There’s big buzz about Anne-Marie Slaughter’s article in The Atlantic rehashing the tired trope that women “can’t have it all.”
Personally, I think, most people, male and female, would love to have this high-powered woman’s problems (She was the first female director of policy planning at the U. S. State Department and is currently a Princeton University professor, author, and public speaker with a professor husband who shares child raising responsibilities).
All of life is about making choices. Everyone struggles. So I wish Slaughter, and others who lay the responsibility on women for difficulties we didn’t create, would quit whining already and tackle the real problems like pay inequity, implicit gender biases, and the need for structural change in the workplace so everyone can have a life and earn a living.

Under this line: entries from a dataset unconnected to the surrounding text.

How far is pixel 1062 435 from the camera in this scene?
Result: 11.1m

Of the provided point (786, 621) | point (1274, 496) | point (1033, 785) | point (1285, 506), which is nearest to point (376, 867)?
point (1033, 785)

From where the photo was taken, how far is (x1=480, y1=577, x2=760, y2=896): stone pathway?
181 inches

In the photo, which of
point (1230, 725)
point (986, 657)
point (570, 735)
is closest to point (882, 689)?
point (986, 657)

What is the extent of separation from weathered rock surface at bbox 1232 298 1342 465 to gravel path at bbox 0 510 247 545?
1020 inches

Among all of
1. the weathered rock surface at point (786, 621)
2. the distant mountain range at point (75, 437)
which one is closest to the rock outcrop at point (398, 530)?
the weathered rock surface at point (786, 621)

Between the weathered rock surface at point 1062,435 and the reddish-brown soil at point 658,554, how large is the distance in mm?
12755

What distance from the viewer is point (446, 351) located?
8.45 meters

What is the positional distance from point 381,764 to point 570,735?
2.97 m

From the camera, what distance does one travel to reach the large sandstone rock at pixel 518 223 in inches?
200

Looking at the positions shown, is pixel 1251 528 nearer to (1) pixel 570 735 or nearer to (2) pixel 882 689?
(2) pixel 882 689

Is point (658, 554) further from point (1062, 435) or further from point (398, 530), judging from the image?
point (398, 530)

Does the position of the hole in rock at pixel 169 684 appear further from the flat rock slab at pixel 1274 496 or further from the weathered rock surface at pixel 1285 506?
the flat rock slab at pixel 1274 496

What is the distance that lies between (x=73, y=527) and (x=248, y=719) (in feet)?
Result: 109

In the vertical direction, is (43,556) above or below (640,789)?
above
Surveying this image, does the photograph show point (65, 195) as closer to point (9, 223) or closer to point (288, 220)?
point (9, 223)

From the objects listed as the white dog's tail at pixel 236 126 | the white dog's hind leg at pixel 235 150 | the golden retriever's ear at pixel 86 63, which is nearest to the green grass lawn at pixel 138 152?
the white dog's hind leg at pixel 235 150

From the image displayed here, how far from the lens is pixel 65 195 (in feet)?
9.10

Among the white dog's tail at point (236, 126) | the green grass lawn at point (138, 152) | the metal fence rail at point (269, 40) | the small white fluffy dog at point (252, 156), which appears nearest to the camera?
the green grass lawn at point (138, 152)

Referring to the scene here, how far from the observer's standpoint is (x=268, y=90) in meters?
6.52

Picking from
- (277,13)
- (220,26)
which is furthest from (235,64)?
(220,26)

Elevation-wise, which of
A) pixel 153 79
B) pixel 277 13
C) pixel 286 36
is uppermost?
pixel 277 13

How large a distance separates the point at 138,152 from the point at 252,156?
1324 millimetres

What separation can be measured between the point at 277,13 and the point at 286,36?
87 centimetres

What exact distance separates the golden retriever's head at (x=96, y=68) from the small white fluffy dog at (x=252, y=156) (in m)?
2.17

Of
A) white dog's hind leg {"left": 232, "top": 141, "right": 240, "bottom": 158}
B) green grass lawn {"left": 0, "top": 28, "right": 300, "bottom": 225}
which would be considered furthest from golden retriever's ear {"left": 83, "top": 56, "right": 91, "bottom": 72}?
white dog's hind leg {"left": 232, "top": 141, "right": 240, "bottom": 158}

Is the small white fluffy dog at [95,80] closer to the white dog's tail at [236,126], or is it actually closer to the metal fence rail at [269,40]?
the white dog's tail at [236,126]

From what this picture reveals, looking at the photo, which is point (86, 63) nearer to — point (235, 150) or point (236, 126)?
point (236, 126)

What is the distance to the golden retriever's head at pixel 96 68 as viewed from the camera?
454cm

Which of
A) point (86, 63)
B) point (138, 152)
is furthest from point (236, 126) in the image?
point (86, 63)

That’s why I’m impressed with an extraordinary group of women venture investors and entrepreneurs at She Means Business. They’ve launched a new campaign that when funded will do far more to create new solutions than Slaughter’s public angst about her personal life choices.
The She Means Business Kickstarter site, seeking to raise $200,000 by July 10 in order to produce a documentary to inspire greater investment in women-created businesses, describes what She Means Business aims to do:
Women Entrepreneurs are trailblazers. We create businesses…and the jobs, salaries, economic growth, and futures that follow have a powerful but little-known impact. As entrepreneurs ourselves, we are amazed at how rarely the media tells the incredible stories of women braving new frontiers, succeeding (and sometimes failing), and building legacies. We want to bring some of these astounding journeys to the screen.
SHE MEANS BUSINESS is a documentary about women entrepreneurs. We will show authentic, human stories of brave businesswomen to the world so everyone can see just what these wonder women do despite the challenges they face.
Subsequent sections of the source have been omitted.